Gov. Jay Inslee added his praise.

“Billy was a champion of tribal rights, of the salmon and the environment,” the governor said. “He did that even when it meant putting himself in physical danger or facing jail.”

Frank’s Landing, his family’s home along the Nisqually River, became a focal point for fish-ins. Frank and others continued to put their fishing nets in the river in defiance of state fishing regulations, even as game wardens watched and cameras rolled.

Demonstrations staged across the Northwest attracted national attention, and the fishing-rights cause was taken up by celebrities such as the actor Marlon Brando, who was arrested with others in 1964 for illegal fishing from an Indian canoe on the nearby Puyallup River.

Salmon was central to his culture, as with most Northwest tribes, and Frank devoted decades of his life to ensuring that fish, water and the tribal way of life were protected, said Washington state Sen. John McCoy, who is a member of the Tulalip tribe.

“It all revolved around fishing and the ability to fish,” McCoy said. “He found it extremely important that this tradition be maintained.”

Frank was also known for his warmth and for giving out big hugs or gently ribbing people.

In 1992, he was awarded the Albert Schweitzer Prize for Humanitarianism, whose winners include former President Jimmy Carter and Desmond Tutu.

Frank served as the chairman of the Northwest Indian Fisheries Commission since 1977. The organization of 20 Western Washington tribes was created in 1974, after the court case brought by the federal government against the state of Washington.

U.S. District Judge George Boldt, who decided the case in what came to be known as the “Boldt decision,” affirmed the tribes’ right to half of the fish harvest — and the nation’s obligation to honor the old treaties.
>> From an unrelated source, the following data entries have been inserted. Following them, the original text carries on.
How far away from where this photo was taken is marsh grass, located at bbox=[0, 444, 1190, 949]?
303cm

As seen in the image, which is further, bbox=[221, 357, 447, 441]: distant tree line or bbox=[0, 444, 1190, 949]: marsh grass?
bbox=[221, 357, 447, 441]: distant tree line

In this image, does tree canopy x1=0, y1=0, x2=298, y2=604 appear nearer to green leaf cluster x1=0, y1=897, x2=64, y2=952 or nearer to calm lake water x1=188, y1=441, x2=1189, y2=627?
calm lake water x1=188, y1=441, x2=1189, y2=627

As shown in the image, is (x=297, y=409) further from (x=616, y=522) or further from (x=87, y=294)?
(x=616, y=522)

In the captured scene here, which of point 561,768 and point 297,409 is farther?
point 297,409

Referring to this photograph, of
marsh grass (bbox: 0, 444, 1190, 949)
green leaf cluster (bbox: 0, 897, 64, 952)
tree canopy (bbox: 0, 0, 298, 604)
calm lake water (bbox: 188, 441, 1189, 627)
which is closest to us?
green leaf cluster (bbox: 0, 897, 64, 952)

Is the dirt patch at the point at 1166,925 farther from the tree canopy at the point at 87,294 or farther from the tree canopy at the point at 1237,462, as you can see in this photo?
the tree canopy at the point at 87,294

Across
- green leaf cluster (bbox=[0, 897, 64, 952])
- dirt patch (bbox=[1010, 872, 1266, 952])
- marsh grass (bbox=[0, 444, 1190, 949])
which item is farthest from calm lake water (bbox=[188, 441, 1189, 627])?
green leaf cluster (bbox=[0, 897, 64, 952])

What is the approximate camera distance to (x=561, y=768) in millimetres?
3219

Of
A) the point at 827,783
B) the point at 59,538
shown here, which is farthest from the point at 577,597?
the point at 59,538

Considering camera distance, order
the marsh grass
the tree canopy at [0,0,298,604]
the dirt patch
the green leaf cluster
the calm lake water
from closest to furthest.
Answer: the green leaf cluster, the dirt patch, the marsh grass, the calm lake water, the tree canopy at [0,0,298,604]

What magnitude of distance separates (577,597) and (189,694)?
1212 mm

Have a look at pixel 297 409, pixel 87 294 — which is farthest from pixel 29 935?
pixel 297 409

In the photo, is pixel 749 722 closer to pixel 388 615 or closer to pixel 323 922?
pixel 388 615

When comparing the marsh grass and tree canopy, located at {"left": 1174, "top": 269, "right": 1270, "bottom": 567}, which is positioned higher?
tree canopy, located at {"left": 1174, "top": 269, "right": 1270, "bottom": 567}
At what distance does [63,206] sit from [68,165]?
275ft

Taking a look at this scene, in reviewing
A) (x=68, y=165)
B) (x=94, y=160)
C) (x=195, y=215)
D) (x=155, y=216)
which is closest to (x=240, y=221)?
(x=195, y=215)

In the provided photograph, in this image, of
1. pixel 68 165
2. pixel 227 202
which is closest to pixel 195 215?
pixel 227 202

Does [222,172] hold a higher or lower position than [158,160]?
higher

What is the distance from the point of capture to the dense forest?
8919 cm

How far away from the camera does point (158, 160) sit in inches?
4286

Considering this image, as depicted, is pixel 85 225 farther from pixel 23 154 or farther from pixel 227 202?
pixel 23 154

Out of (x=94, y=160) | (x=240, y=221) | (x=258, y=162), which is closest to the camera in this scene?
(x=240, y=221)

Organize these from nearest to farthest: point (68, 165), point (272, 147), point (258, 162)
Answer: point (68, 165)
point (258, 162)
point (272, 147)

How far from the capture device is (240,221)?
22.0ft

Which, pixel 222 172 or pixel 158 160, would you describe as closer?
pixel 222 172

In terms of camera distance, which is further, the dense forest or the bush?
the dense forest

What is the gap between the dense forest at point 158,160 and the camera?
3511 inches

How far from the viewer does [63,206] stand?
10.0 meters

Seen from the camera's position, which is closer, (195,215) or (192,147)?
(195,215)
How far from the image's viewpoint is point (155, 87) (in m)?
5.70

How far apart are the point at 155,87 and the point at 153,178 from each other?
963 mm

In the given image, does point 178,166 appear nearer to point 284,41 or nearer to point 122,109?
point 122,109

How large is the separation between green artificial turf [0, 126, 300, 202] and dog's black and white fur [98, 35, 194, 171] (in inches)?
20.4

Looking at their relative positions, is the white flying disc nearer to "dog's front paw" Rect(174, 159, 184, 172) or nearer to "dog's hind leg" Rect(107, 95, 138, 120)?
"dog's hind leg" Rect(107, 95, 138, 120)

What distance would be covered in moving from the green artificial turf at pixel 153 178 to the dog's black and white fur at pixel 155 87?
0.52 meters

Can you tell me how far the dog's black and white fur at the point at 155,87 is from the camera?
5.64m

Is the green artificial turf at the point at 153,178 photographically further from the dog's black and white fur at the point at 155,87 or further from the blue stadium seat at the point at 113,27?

The ruling, upheld by the U.S. Supreme Court in 1979, effectively made the Northwest tribes co-managers of the resource and laid the foundation for the Northwest Indian Fisheries Commission.

The decision had a sweeping effect on other tribes in the U.S., Canada and elsewhere as it triggered other treaty rights cases and changed attitudes toward American Indians, said Richard Whitney, who was appointed a technical fisheries adviser by Boldt after the decision.

Over the next 40 years, Frank continued to press for tribal fishing rights and protection of natural resources, including improving water quality, restoring habitat and removing culverts to ease fish passage.

“We ceded all this land to the United States for a contract to protect our salmon, our way of life, our culture,” he told The Associated Press in 2012. “We’re gatherers and we’re harvesters. And they forgot about us. They built their cities, they built their university. They built everything, and they forgot about us tribes.”

Frank was well-known in Washington, D.C., visiting the Capitol and White House to bring attention to issues important to the tribe as well as pressuring the federal government to uphold its treaty obligations to the tribes.

“He was just as fierce now as he was then. He didn’t take any crap from anybody,” said Russell Hepfer, vice chairman of the Lower Elwha Klallam tribe. But Frank was also the first to give praise and support, he said.

Only weeks ago, he and other tribal members met with federal environmental regulators to push for more stringent water quality standards to reduce the amount of pollution that accumulates in fish. The standards would especially protect native people who eat large amounts of salmon and other fish from Washington state waters.

Merle Hayes, fisheries policy liaison with the Suquamish tribe, had known Frank for 25 years.

“He’s been so inspiring to all the tribes,” Hayes said. “He believed in the work that he was doing.”